Below expectations results but worst is likely behind us. See remarkable improvement ahead. Maintain BUY
- Q3 steel sales volumes increased 6% Q/Q and Y/Y to 2.76mt (0.09mt below our estimates) while Q3 average realizations fell sharply by 7.1% Q/Q (4% more than our estimates) and 6.3% Y/Y to Rs38660/t. Q3 EBITDA increased 2.6% Q/Q to Rs11.38bn while EBITDA margins improved 40bps Q/Q to 10.67%.
- International steel prices have been rising sharply since Jan 2013 but domestic steel price rise has been marginal driven by remarkably weak demand from automobiles and consumer durable sector. We are hopeful that Indian steel prices would inch up higher in next few months as domestic demand improves on monetary stimulus by the central bank and improved industry macro in SE Asia.

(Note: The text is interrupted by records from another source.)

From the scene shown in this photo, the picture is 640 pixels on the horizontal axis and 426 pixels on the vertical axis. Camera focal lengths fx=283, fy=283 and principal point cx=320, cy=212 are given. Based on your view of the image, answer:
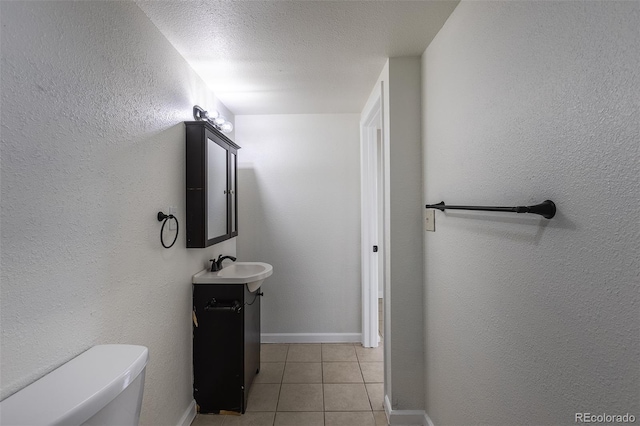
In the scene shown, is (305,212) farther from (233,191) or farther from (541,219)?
(541,219)

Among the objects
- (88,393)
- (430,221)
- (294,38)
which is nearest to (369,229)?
(430,221)

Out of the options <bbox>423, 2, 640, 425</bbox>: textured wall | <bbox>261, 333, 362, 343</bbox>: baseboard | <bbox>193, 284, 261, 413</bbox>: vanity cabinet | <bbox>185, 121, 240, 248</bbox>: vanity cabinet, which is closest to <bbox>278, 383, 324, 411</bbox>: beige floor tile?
<bbox>193, 284, 261, 413</bbox>: vanity cabinet

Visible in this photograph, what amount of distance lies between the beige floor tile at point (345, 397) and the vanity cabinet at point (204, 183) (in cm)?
138

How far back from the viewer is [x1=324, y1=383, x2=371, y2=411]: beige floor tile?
1928mm

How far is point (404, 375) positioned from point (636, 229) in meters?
1.52

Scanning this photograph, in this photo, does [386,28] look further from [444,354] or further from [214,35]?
[444,354]

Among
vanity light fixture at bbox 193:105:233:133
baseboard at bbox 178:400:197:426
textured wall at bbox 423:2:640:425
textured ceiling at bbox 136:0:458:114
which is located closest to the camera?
textured wall at bbox 423:2:640:425

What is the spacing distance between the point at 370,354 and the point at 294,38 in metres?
2.58

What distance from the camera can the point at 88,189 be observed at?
101cm

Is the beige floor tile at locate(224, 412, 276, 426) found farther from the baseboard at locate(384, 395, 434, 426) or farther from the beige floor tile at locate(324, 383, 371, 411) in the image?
the baseboard at locate(384, 395, 434, 426)

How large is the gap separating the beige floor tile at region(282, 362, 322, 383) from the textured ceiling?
90.3 inches

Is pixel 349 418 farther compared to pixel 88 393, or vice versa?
pixel 349 418

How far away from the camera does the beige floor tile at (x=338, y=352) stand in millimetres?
2555


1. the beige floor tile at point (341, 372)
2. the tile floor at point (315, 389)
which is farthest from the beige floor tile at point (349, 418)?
the beige floor tile at point (341, 372)
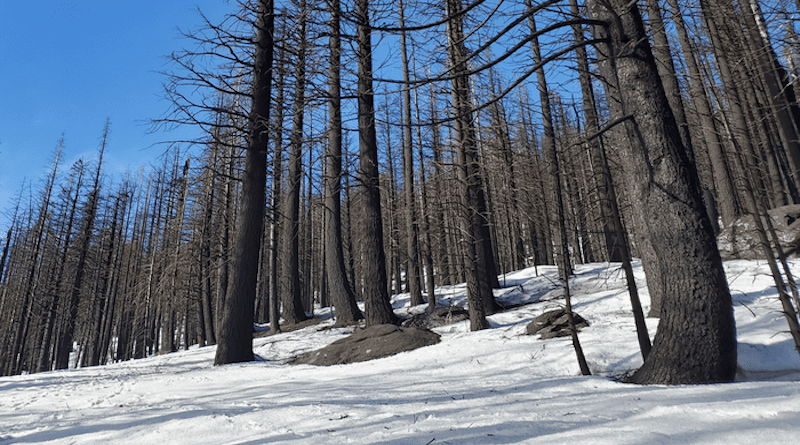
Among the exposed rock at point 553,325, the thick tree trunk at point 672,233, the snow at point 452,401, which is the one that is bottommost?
the snow at point 452,401

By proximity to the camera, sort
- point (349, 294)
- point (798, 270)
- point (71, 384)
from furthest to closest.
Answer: point (349, 294) < point (798, 270) < point (71, 384)

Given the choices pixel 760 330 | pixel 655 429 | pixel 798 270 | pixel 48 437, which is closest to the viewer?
pixel 655 429

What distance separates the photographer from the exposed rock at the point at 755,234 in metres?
11.2

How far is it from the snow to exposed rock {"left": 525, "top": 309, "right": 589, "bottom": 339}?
0.22 metres

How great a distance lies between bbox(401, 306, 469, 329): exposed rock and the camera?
377 inches

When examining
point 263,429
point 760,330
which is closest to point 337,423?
point 263,429

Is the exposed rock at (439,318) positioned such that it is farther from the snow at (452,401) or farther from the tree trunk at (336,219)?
the snow at (452,401)

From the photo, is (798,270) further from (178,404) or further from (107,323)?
(107,323)

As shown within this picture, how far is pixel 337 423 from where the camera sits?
2689 millimetres

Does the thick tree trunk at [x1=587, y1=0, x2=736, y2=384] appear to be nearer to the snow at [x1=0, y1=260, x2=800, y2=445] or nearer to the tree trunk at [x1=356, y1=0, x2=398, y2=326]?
the snow at [x1=0, y1=260, x2=800, y2=445]

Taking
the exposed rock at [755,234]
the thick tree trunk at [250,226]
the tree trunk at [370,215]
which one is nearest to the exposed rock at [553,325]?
the tree trunk at [370,215]

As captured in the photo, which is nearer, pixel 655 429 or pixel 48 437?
pixel 655 429

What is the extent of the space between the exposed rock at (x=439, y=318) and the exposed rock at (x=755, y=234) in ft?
25.4

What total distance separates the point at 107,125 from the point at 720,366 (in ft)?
107
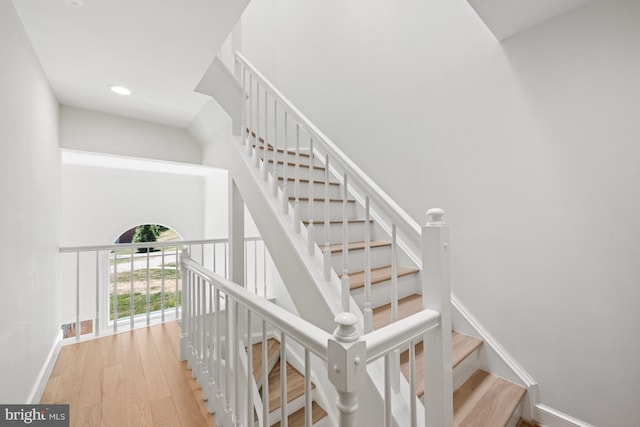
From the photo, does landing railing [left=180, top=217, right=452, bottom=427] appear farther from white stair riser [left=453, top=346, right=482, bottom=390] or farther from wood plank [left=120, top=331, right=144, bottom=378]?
wood plank [left=120, top=331, right=144, bottom=378]

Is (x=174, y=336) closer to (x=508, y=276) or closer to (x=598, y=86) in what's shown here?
(x=508, y=276)

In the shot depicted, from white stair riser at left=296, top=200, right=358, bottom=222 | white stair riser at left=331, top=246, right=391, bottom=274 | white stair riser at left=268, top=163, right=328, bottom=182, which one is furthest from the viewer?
white stair riser at left=268, top=163, right=328, bottom=182

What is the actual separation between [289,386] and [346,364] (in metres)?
1.74

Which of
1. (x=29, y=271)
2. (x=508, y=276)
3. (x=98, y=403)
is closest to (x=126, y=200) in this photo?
(x=29, y=271)

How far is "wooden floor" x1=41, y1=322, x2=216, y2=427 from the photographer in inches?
66.2

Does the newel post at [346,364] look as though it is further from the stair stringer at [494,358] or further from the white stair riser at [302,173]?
the white stair riser at [302,173]

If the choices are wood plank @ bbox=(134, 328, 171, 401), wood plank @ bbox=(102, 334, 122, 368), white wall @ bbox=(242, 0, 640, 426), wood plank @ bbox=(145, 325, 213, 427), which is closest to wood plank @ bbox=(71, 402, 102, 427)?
wood plank @ bbox=(134, 328, 171, 401)

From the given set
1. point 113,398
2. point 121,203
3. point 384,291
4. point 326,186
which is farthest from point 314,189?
point 121,203

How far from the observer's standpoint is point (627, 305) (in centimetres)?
138

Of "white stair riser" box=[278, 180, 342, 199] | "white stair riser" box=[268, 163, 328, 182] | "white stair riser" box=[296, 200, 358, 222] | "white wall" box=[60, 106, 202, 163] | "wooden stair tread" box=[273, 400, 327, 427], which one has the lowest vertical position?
"wooden stair tread" box=[273, 400, 327, 427]

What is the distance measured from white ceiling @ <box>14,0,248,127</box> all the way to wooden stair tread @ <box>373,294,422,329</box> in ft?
6.15

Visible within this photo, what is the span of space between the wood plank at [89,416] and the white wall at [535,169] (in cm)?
245

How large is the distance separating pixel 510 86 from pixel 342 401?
2.01 metres

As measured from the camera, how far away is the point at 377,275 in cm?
187
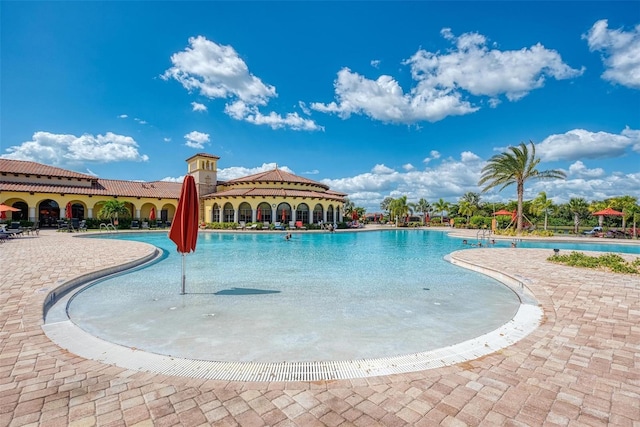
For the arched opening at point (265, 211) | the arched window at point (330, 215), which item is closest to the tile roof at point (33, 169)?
the arched opening at point (265, 211)

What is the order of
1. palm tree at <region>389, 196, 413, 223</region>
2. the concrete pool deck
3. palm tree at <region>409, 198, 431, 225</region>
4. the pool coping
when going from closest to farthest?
the concrete pool deck, the pool coping, palm tree at <region>389, 196, 413, 223</region>, palm tree at <region>409, 198, 431, 225</region>

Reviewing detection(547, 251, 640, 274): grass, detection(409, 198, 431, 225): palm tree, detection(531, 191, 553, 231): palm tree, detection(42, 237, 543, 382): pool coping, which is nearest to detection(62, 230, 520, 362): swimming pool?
detection(42, 237, 543, 382): pool coping

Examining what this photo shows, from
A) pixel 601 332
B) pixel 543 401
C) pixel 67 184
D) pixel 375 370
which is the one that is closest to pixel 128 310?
pixel 375 370

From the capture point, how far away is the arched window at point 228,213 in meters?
37.2

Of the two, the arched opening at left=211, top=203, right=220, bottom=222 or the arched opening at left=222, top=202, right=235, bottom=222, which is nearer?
the arched opening at left=222, top=202, right=235, bottom=222

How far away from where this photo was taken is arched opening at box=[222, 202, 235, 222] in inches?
1463

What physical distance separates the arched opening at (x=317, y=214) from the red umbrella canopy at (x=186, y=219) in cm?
3014

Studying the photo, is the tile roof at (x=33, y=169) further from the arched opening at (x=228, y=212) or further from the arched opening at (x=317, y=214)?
the arched opening at (x=317, y=214)

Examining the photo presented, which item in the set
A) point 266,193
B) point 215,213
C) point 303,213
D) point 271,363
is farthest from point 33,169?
point 271,363

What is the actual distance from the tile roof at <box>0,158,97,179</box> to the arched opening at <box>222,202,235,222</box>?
47.3 ft

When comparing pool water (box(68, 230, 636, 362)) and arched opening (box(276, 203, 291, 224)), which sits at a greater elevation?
arched opening (box(276, 203, 291, 224))

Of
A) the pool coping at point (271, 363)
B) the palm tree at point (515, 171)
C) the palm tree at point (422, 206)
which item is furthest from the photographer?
the palm tree at point (422, 206)

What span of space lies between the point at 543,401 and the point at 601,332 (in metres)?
2.75

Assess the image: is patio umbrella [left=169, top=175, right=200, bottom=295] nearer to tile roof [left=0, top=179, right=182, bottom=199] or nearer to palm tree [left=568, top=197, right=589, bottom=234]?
tile roof [left=0, top=179, right=182, bottom=199]
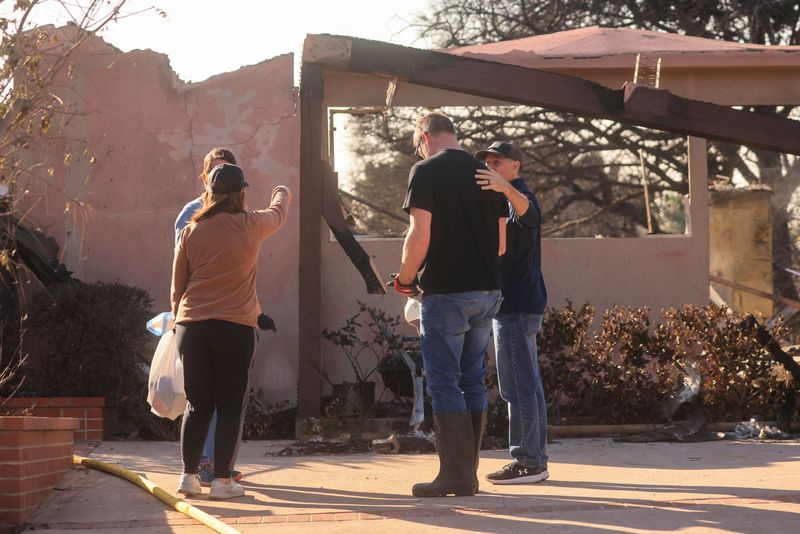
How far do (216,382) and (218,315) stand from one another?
35cm

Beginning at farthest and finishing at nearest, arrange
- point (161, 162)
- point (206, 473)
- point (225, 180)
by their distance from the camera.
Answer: point (161, 162) → point (206, 473) → point (225, 180)

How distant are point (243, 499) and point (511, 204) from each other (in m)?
2.07

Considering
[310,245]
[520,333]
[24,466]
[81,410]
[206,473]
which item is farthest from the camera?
[310,245]

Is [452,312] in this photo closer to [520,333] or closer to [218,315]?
[520,333]

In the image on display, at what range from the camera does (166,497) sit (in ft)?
19.1

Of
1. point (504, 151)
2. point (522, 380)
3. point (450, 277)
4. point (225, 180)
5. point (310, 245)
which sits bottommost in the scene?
point (522, 380)

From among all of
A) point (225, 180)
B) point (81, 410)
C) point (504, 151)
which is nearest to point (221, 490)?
point (225, 180)

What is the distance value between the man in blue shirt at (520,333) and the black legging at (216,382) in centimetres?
139

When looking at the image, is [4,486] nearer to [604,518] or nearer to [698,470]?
[604,518]

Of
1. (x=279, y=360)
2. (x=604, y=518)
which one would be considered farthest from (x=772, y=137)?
(x=279, y=360)

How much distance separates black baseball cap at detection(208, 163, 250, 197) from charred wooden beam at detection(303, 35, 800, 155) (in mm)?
2732

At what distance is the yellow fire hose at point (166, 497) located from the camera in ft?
16.4

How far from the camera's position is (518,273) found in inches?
248

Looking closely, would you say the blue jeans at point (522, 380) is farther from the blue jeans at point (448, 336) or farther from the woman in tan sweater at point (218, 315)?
the woman in tan sweater at point (218, 315)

- Disappointments - Significant fall in realizations in Q3, slower than expected rise in domestic steel prices since Jan 13 and delay in commissioning on IISCO BF by 6 months are disappointments and has led to cut in our estimates for FY14 and in turn adversely affected our valuation.
- Financials changes - We have raised our saleable steel volume estimates for FY13 by 0.1mt to 11.2mt and cut volume estimates for FY14 by 0.4mt to 12.5mt, factoring in 6 months delay in commissioning of IISCO BF. We have also cut average sales realizations estimates for FY13 and FY14 by 2% each. Our EPS estimates for FY13 and FY14 is cut by 5.3% and 11.3% respectively to Rs6.9 and Rs9.8 respectively.
- Valuation changes - We continue to value SAIL on 1Yr FWD EV/EBITDA multiple adjusted for CWIP. We are raising our valuation multiple from 6.5x to 7x while we are assigning 40% value (vs. 50% earlier) to FY14 end CWIP. We maintain BUY on SAIL with a revised TP of Rs102/share vs. Rs112/share earlier.